[TO DO]
All lines in the data that hold the word "Gamma" need copying.
──────────────────────────────
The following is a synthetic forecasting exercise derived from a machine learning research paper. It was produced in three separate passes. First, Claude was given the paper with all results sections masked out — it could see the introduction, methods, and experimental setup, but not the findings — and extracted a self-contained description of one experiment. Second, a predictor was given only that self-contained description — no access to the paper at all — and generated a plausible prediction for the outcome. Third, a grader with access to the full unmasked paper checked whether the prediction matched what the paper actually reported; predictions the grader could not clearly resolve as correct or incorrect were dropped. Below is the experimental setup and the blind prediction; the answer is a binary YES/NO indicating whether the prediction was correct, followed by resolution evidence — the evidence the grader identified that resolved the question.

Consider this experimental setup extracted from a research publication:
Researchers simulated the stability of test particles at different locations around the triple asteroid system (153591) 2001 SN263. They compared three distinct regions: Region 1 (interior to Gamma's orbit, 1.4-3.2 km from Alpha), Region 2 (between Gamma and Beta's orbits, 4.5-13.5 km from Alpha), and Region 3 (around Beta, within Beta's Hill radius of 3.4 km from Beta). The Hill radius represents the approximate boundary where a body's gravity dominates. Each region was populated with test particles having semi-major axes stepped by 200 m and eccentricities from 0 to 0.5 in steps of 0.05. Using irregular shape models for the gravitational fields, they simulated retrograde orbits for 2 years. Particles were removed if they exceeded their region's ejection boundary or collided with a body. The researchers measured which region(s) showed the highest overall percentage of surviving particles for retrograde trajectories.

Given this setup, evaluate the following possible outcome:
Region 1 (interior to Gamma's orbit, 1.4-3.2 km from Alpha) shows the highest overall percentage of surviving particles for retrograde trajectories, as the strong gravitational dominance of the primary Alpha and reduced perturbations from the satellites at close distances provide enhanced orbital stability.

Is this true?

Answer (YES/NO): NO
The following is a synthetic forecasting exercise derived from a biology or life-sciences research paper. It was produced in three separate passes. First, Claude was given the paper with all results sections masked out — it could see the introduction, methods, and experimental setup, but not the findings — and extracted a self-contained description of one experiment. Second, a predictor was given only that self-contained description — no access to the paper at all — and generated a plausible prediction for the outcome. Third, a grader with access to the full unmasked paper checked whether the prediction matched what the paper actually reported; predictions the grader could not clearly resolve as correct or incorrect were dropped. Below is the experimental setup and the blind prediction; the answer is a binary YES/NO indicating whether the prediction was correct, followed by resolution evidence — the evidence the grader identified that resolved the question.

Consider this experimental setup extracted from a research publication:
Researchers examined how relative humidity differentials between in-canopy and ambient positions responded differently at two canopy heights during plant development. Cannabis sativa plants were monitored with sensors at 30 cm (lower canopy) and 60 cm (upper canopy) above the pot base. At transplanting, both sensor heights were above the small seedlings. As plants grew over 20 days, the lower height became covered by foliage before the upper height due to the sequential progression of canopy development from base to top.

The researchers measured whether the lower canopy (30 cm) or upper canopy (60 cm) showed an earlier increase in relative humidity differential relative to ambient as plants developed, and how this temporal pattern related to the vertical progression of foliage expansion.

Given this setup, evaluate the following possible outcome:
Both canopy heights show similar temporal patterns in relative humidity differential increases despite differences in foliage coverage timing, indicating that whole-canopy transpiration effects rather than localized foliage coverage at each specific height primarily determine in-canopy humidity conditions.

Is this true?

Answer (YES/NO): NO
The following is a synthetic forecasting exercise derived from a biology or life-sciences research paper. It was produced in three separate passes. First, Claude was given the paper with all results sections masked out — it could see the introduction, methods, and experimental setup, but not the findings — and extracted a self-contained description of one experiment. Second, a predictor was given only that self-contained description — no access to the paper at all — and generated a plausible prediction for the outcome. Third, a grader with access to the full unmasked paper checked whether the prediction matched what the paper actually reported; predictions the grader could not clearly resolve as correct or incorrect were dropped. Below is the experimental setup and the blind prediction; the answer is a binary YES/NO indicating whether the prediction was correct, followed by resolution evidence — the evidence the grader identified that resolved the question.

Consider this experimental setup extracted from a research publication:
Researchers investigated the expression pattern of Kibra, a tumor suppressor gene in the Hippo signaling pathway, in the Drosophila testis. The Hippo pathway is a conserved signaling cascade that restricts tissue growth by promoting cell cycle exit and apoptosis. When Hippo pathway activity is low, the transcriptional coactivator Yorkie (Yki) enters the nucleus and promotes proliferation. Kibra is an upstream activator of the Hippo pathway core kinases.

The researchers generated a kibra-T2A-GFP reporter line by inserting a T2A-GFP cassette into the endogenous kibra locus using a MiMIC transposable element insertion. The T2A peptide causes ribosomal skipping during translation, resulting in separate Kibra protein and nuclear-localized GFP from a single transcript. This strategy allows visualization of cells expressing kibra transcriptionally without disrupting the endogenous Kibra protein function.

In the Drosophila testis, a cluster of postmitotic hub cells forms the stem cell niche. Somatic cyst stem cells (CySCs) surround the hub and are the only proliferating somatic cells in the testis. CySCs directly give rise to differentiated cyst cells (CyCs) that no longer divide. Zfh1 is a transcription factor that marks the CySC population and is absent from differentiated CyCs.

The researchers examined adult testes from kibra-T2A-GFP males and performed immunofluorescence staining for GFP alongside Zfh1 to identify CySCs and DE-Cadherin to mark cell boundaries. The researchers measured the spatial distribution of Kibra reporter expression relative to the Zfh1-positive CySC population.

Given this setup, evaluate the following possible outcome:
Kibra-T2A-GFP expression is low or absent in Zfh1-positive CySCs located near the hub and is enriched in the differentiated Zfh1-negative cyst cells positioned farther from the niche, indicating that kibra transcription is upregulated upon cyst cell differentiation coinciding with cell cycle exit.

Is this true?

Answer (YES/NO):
──────────────────────────────
[REPLY]
Researchers simulated the stability of test particles at different locations around the triple asteroid system (153591) 2001 SN263. They compared three distinct regions: Region 1 (interior to Gamma's orbit, 1.4-3.2 km from Alpha), Region 2 (between Gamma and Beta's orbits, 4.5-13.5 km from Alpha), and Region 3 (around Beta, within Beta's Hill radius of 3.4 km from Beta). The Hill radius represents the approximate boundary where a body's gravity dominates. Each region was populated with test particles having semi-major axes stepped by 200 m and eccentricities from 0 to 0.5 in steps of 0.05. Using irregular shape models for the gravitational fields, they simulated retrograde orbits for 2 years. Particles were removed if they exceeded their region's ejection boundary or collided with a body. The researchers measured which region(s) showed the highest overall percentage of surviving particles for retrograde trajectories.
Region 1 (interior to Gamma's orbit, 1.4-3.2 km from Alpha) shows the highest overall percentage of surviving particles for retrograde trajectories, as the strong gravitational dominance of the primary Alpha and reduced perturbations from the satellites at close distances provide enhanced orbital stability.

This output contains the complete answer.